Friday, March 31st, 2006

Novell Open Audio:

Memo

Thursday, March 30th, 2006

Memo

Sunday, March 26th, 2006

I've decided to write my blog in a way that's very different of what I've done so far. Instead of explaining my opinion on various subjects of computing, I'll shortly summarize the most important things in my mind, like in a memo. The reason for this change is my lack of time. I wanna focus more on UC and other things that interest me and blogging is too much of a burden sometimes. That doesn't mean that I won't make any long posts about the things that I found important, of course.

So here's my first memo:

  • C# versus Python: C# for anything robust, Python is for prototyping and scripting.
  • IRC is incredible. Much faster than mailing lists. Lots of helpful folks. Speeds up development. Now XChat starts with my session.
  • Koroaa blows my mind. You gotta give XGL a try. Insane!
  • How to learn CSS fast and well: Don't read the specs, you'll lost in the details. Learn by examples.
  • Banshee has an incredible interface. Too bad it segfaults on my box.
  • I'll probably change to Ubuntu. Debian isn't polished very much regarding the desktop.

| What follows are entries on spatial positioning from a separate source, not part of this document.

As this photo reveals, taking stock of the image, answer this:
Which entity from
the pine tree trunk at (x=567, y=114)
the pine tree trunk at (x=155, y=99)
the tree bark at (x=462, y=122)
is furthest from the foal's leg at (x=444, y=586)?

I love this way of blogging! :-)

Blog Migrated, Comments Enabled

Thursday, March 16th, 2006

If you can read this, that means that I've successfully migrated my blog to the new server and redirected the related URLs carefully. I've also upgraded to the most recent WordPress and I'm absolutely amazed by the richness of the admin UI. These guys are pushing JavaScript to its limits.

There are many advantages of this move, such as better response time, speed and wider administration possibilities. Abusing the power of .htaccess belongs to the latter category. I love the permament URIs WordPress provides this way.

The most apparent blog change I've made is finally enabling the comments. Comments were disabled for a while in my blog because of the massive amounts of comment spam I got, but there is a great way to evade them. This method is called CAPTCHA and it's wonderfully simple and effective. There are more WordPress CAPTCHA plugins, but most of them are crap. Fortunately there is a real gem among them, the Capcha! plugin. You gotta try it if you wanna communicate through your blog without being flooded with spam.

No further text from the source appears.